The goal of developing new vaccines to immunise people against infectious diseases has long been a key priority for the world’s medical authorities. Edward Jenner’s work in developing the world’s first smallpox vaccine in the 1790’s demonstrated that it was possible to protect the general population from major threats to public health, and vaccine development aimed at combating the major concerns of the day has continued ever since. There have been many successes, and vaccines are now available to immunise people against a wide range of diseases, including measles, polyomyelitis, smallpox and tetanus.
However, the pace of vaccine development over time has been extremely uneven, and the need for a more systematic method of vaccine development has led directly to the development of the CompuVac (Rational Design and Standardised Evaluation of Novel Genetic Vaccines) project, an initiative which brings together 19 mainly European institutions in the search for a more effective approach to the issue.

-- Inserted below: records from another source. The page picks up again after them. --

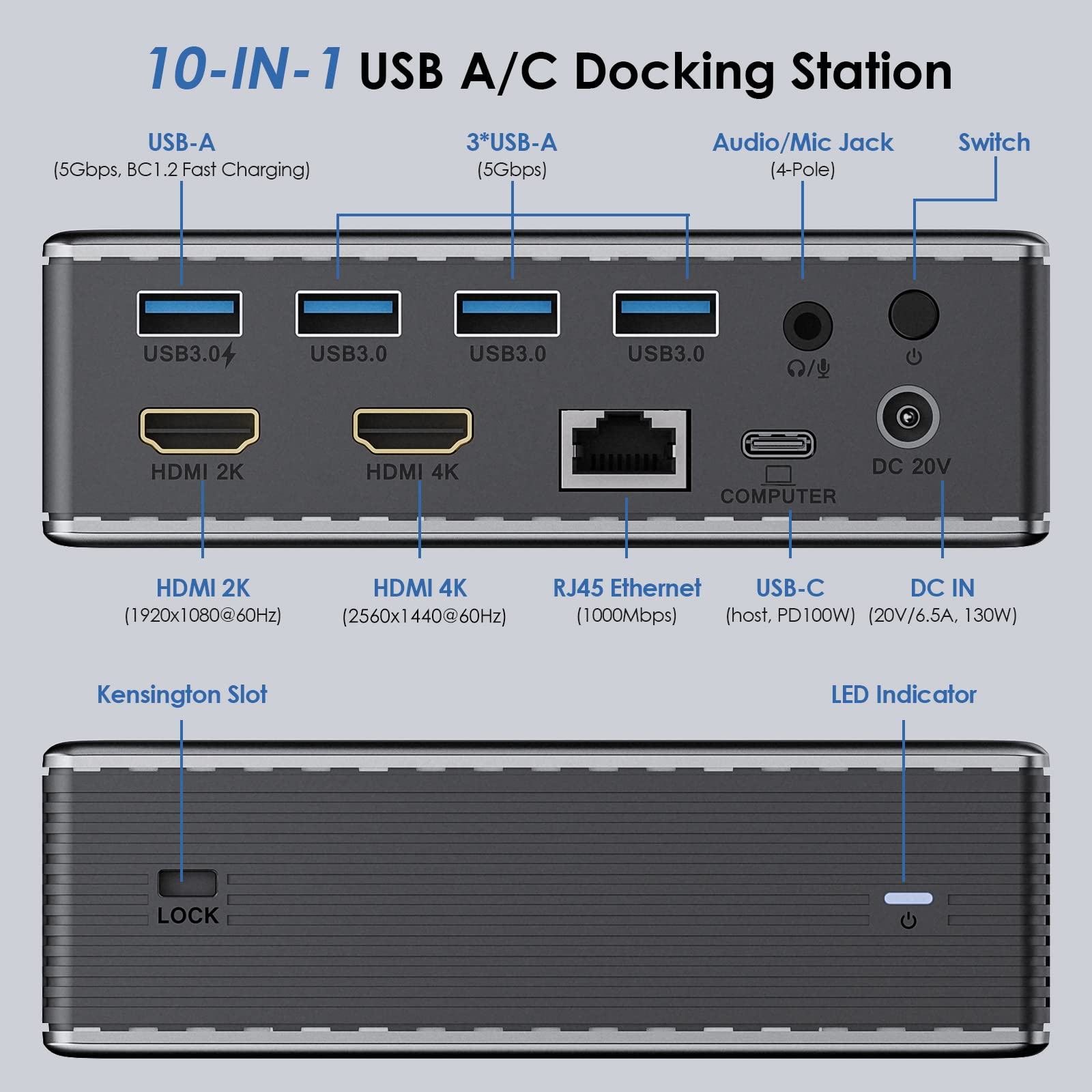 10-IN-1 USB A/C Docking Station

USB-A
(5Gbps, BC1.2 Fast Charging)

3*USB-A
(5Gbps)

Audio/Mic Jack
(4-Pole)

Switch

USB3.0

USB3.0

USB3.0

USB3.0

HDMI 2K

HDMI 4K

COMPUTER

DC 20V

HDMI 2K
(1920x1080@60Hz)

HDMI 4K
(2560x1440@60Hz)

RJ45 Ethernet
(1000Mbps)

USB-C
(host, PD100W)

DC IN
(20V/6.5A, 130W)

Kensington Slot

LED Indicator

LOCK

The need for sophisticated new methods is made even more pressing by the modern advances in medical science which have established new parameters in vaccine development. Great advances have been made over recent times, advances which prompt Klatzmann to say that we are living through a particularly important period in the history of vaccine development. “Nowadays, people are realising that they can use virtually any type of virus or even bacteria to establish a platform for the expression of heterologous antigens and turn this into a vaccine. They can likewise use the ability of our body to respond to a certain virus or bacteria to make it respond to something else,” he explains. “So there is, in theory, an almost infinite number of potential vaccine platforms.”
CompuVac’s advanced technical expertise are also being applied to developing a standardised means of comparison. “Computer scientists are often not very well-informed about immunology, and many immunologists don’t know much about databases and all the specific things surrounding that. If there has been a breakthrough then this is it – it brings together people from two different worlds and makes them work together to generate a meaningful database.”